Comrade Idris Shonuga, a National trustee of the AUATWON, told Techcabal, “A driver needs an average of 30-35 litres of petrol daily, which costs about N5000-N6000 before the subsidy removal. But now, 30-35 litres of fuel is worth up to N16,000 – N17000. That’s an additional 10,000 naira for fuelling daily to run the service. So on this account, it is important for the price to be reviewed.” Petrol is one of the essential materials we use to run our business, and since the price has gone up by 270, it is imperative that the price of the service we render has to increase,” he said.
Shonuga says the union will “resist” and stop working if Bolt, Uber and other ride-hailing companies refuse to review their prices to meet the AUATWON demands. “We can resist them if they do not increase the price. We have to sell what we buy; If we are buying fuel for N6000 before and we now buy it for 15,000, the prices of the service we offer have to be adjusted by the percentage increment,” he told TechCabal.
Celestine Finbar, a Bolt driver, agrees. According to him, the price increase by Bolt does not suffice given the new fuel prices. “Our calculation was that, if the previous price for a trip was ₦2,400 at ₦184 per litre, then if the pump price of fuel is 500/L and then you remove ₦500 from ₦184, you get ₦270, then it will be 270 times the old price. So that should be the increment,” he said. “I have not gone out in like four days, and you know what it means if other drivers do the same. If a driver was remitting like 5k and we have other drivers remitting the same amount per day, Do you know how much Bolt will lose?”
No turning back
While drivers and the ride-hailing union seek reviewed prices, Bolt says there is no turning back. “We understand that the rising fuel prices impose additional financial pressure on drivers who rely on the Bolt app for their income. While we empathise with the economic hardships faced by both passengers and drivers, we strive to consider the well-being of both parties. Bolt has taken the considerations of both drivers and customers when it comes to pricing,” Yahaya Mohammed, Country Manager, told TechCabal in an email.
Bolt is wary of decreased patronage if fare prices are too high, but the ride-hailing company is open review the situation further in the best interest of both passengers and drivers. “Taking into account the issue of demand and supply, we understand that excessively high prices may not only discourage passengers but also affect the availability of drivers on our platform, as well as negatively impact their earnings. Therefore, our revised fares aim to strike a balance that prioritises the welfare of our passengers and drivers,” the statement read. “Bolt is committed to analysing and conducting extensive reviews to ensure that we continue to provide the best earnings for drivers on our platform and remain the most affordable and preferred platform for customers.”
This is a position Uber agrees with. “Uber takes into consideration the economic climate in rolling out any price reviews. We believe this fare increase will have a positive impact on driver earnings while maintaining an affordable service for riders.

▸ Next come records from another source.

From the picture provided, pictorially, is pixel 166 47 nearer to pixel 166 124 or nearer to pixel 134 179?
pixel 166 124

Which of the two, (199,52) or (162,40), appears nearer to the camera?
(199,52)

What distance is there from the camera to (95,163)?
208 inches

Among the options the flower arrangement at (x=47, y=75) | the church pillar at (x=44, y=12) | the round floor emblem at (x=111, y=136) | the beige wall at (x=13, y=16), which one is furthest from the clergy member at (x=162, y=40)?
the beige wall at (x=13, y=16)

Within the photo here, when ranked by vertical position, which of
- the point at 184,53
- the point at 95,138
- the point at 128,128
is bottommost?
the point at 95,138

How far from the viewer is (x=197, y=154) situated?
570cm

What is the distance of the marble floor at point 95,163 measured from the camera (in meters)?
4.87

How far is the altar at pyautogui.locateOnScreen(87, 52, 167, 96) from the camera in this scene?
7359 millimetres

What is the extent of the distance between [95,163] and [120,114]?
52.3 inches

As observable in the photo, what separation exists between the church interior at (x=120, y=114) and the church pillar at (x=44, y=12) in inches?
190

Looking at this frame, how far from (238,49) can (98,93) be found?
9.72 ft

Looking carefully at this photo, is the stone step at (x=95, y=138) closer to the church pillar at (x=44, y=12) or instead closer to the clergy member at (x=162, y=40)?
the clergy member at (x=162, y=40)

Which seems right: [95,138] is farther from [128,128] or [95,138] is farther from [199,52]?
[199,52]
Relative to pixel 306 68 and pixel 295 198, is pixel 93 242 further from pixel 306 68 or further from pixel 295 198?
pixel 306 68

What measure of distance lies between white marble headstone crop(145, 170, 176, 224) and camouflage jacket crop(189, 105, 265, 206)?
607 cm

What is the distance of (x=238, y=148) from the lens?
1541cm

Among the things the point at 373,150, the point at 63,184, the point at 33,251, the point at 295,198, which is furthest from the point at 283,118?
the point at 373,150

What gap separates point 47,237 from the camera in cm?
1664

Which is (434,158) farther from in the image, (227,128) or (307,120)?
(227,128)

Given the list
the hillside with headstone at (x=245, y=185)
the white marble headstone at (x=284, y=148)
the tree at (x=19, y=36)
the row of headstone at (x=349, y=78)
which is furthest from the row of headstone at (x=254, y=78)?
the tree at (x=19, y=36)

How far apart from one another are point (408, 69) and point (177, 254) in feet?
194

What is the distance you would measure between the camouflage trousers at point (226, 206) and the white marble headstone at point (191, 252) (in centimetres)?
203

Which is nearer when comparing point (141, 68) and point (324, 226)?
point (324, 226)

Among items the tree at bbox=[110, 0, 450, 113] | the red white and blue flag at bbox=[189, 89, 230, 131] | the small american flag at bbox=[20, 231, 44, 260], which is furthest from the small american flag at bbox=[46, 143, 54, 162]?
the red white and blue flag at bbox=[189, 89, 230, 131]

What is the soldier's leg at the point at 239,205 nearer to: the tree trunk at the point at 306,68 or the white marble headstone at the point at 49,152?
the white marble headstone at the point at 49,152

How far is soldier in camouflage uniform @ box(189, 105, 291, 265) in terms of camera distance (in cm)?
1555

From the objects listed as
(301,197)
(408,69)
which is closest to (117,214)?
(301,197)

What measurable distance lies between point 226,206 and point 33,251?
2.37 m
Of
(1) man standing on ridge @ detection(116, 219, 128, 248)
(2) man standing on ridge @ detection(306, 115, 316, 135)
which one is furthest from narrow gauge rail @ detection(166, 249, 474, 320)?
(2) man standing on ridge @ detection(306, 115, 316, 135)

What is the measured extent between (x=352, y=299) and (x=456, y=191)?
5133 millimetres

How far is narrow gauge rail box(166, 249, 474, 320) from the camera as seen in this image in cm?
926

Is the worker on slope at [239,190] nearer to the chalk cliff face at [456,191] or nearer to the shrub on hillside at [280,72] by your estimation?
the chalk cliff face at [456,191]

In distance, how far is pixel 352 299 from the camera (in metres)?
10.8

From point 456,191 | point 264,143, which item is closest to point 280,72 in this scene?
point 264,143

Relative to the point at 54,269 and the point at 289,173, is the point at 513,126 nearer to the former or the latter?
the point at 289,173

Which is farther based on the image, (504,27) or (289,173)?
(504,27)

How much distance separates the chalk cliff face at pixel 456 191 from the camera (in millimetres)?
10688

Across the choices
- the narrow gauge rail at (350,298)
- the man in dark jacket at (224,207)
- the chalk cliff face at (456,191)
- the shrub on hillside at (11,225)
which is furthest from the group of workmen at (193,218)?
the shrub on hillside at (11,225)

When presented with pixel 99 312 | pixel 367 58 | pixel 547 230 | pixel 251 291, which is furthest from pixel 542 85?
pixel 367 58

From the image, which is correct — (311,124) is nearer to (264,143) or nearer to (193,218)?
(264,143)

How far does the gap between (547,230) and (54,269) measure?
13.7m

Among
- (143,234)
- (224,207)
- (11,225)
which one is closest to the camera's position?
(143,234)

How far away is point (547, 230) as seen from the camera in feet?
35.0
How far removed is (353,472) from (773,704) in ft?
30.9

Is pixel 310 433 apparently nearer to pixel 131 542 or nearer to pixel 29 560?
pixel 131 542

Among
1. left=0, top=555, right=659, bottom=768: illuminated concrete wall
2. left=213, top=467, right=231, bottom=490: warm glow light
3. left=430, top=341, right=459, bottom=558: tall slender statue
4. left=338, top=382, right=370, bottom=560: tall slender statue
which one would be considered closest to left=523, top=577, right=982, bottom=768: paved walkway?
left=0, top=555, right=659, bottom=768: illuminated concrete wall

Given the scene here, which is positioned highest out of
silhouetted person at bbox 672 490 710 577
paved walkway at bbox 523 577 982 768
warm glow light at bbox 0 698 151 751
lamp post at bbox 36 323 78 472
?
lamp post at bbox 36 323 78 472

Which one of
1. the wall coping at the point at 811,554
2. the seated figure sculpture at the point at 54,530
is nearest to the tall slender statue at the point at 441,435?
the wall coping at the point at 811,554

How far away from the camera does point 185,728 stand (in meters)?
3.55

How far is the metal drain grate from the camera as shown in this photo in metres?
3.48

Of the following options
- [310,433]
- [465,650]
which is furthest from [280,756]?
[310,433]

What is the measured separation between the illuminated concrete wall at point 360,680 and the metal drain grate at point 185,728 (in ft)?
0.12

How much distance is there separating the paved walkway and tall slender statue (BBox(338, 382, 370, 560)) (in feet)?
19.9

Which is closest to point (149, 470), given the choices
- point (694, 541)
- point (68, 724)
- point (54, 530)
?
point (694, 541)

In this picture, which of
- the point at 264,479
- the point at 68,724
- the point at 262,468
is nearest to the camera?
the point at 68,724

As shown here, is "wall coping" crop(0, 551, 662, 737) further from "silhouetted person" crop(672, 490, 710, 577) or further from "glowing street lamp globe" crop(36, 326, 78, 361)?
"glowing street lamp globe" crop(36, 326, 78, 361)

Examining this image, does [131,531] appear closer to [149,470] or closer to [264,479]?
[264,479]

Where price options are made too high, there could be a risk of fewer or no requests from riders – meaning fewer or no earning opportunities for drivers,” Uber said an emailed response to TechCabal.
“We recognise the pressures drivers are under, including the increasing cost of living. It’s important to understand that fares do fluctuate as a normal part of any business based on various factors such as seasonality and the macroeconomic environment,” the statement concluded.